Transcribe the following lines exactly as they appear, covering all of the records. Leave the pictures out of your answer.

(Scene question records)
%%
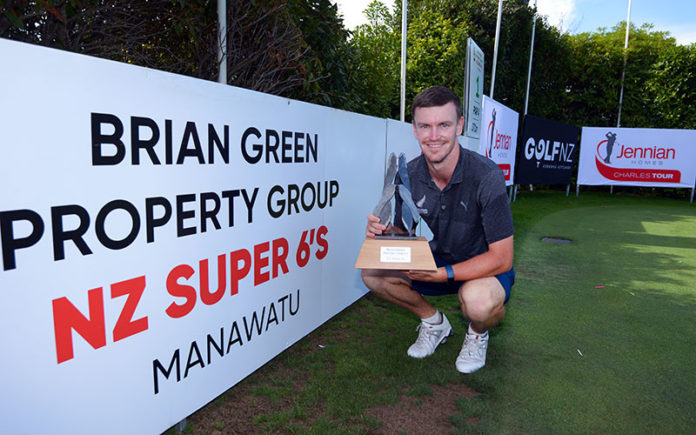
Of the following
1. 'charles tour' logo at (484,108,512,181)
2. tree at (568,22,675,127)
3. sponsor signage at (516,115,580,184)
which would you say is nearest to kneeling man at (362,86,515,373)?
'charles tour' logo at (484,108,512,181)

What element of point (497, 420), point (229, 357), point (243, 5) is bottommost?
point (497, 420)

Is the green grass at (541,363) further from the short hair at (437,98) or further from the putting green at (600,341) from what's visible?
the short hair at (437,98)

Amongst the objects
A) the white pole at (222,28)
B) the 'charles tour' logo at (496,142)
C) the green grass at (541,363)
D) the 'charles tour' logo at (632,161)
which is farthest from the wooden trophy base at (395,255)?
the 'charles tour' logo at (632,161)

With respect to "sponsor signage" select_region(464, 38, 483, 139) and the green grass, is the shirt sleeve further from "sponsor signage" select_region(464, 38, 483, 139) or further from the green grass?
"sponsor signage" select_region(464, 38, 483, 139)

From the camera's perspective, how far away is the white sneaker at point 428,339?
2.44 m

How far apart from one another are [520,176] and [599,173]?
3.34m

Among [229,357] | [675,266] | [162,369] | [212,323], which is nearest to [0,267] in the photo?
[162,369]

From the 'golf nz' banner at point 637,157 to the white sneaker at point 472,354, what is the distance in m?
10.8

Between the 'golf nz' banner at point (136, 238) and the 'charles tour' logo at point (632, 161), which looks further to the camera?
the 'charles tour' logo at point (632, 161)

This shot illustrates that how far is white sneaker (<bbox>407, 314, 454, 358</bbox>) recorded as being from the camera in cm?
244

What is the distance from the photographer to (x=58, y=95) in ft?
3.89

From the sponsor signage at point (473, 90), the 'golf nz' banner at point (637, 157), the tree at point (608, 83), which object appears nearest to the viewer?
the sponsor signage at point (473, 90)

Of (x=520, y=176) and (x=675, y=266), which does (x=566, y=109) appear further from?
(x=675, y=266)

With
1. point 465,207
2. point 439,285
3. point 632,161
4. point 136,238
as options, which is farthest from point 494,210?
point 632,161
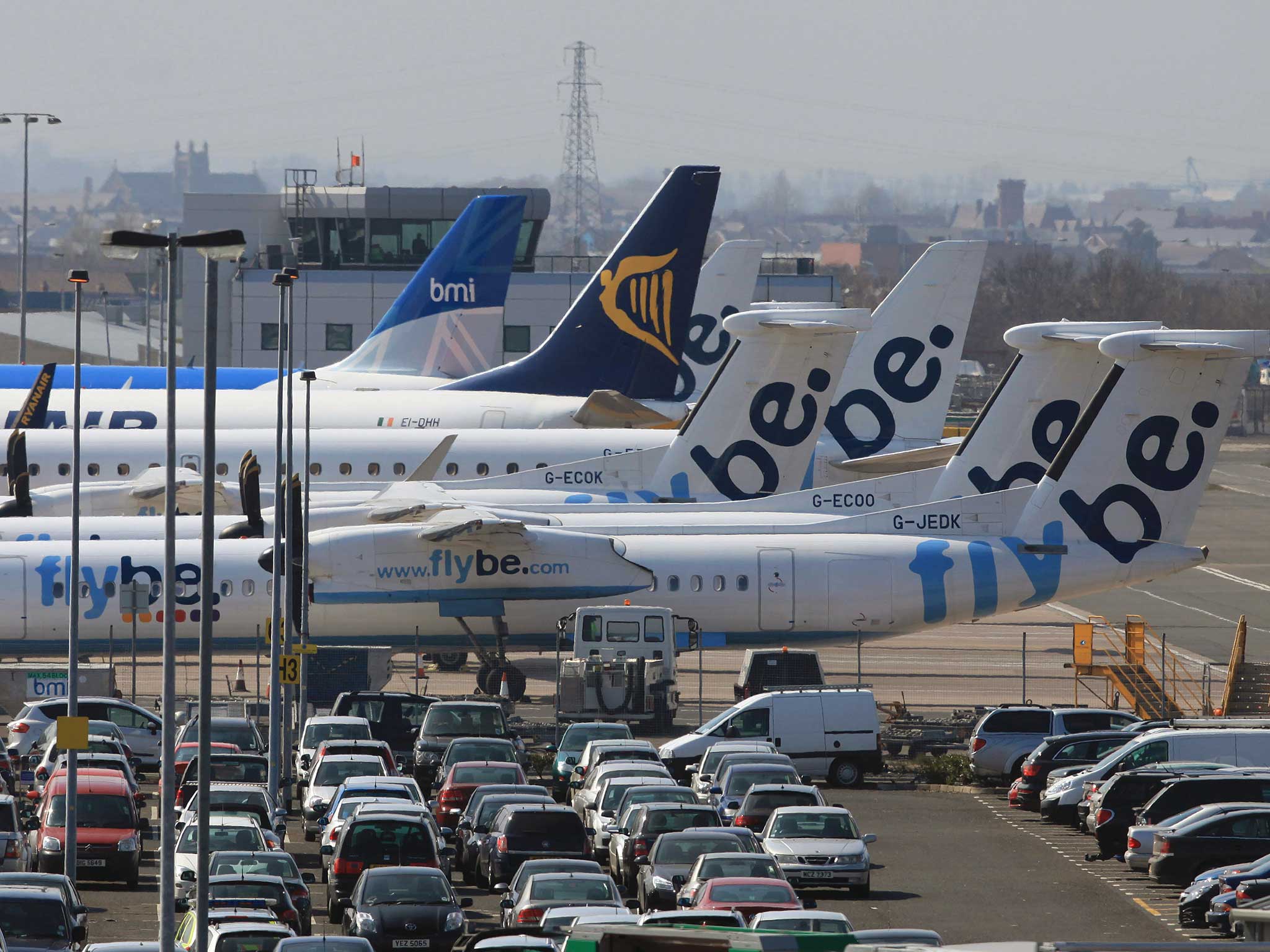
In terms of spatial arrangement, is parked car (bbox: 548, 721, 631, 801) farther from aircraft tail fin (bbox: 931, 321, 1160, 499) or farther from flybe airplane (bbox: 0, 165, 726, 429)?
flybe airplane (bbox: 0, 165, 726, 429)

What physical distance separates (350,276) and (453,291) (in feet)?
74.9

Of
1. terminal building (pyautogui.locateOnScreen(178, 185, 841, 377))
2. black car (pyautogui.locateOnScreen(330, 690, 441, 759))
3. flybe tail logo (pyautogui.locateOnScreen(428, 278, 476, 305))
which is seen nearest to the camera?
black car (pyautogui.locateOnScreen(330, 690, 441, 759))

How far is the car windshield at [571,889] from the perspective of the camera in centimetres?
2030

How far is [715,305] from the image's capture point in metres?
69.6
%%
**EXERCISE SOLUTION:**
Of the following
1. 'charles tour' logo at (484,108,512,181)
2. tree at (568,22,675,127)
3. sponsor signage at (516,115,580,184)
which would you say is nearest to kneeling man at (362,86,515,373)?
'charles tour' logo at (484,108,512,181)

What element of point (497, 420), point (229, 357), point (243, 5) is bottommost?
point (497, 420)

Is the green grass at (541,363) further from the short hair at (437,98) or further from the putting green at (600,341) from what's visible?
the short hair at (437,98)

Amongst the objects
A) the white pole at (222,28)
B) the 'charles tour' logo at (496,142)
C) the green grass at (541,363)
D) the 'charles tour' logo at (632,161)
which is farthest from the wooden trophy base at (395,255)?
the 'charles tour' logo at (632,161)

With respect to "sponsor signage" select_region(464, 38, 483, 139) and the green grass, is the shirt sleeve further from "sponsor signage" select_region(464, 38, 483, 139) or further from the green grass?
"sponsor signage" select_region(464, 38, 483, 139)

From the camera's perspective, how far away is the white sneaker at point 428,339?
2.44 m

How far apart from one another are [520,176] and [599,173]?
3.34m

Among [229,357] | [675,266] | [162,369] | [212,323], which is nearest to [0,267] in the photo?
[162,369]

From the 'golf nz' banner at point 637,157 to the white sneaker at point 472,354, what is the distance in m?
10.8

Between the 'golf nz' banner at point (136, 238) and the 'charles tour' logo at point (632, 161), which looks further to the camera?
the 'charles tour' logo at point (632, 161)

This shot illustrates that how far is white sneaker (<bbox>407, 314, 454, 358</bbox>) recorded as being from the camera in cm?
244

What is the distance from the photographer to (x=58, y=95) in ft?
3.89

From the sponsor signage at point (473, 90), the 'golf nz' banner at point (637, 157), the tree at point (608, 83), which object appears nearest to the viewer?
the sponsor signage at point (473, 90)

Of (x=520, y=176) and (x=675, y=266), which does (x=566, y=109) appear further from?
(x=675, y=266)

With
1. point 465,207
2. point 439,285
3. point 632,161
4. point 136,238
as options, which is farthest from point 494,210?
point 632,161
In terms of spatial arrangement, is parked car (bbox: 548, 721, 631, 801) farther from aircraft tail fin (bbox: 931, 321, 1160, 499) or farther from flybe airplane (bbox: 0, 165, 726, 429)?
flybe airplane (bbox: 0, 165, 726, 429)

What physical distance separates (350,276) and (453,291) (in feet)?
74.9

Of
1. terminal building (pyautogui.locateOnScreen(178, 185, 841, 377))
2. black car (pyautogui.locateOnScreen(330, 690, 441, 759))
3. flybe tail logo (pyautogui.locateOnScreen(428, 278, 476, 305))
which is seen nearest to the camera?
black car (pyautogui.locateOnScreen(330, 690, 441, 759))

How far is the car windshield at [571,889] from the perspective of the camera in centimetres?
2030

How far is [715,305] from the image's capture point in metres?
69.6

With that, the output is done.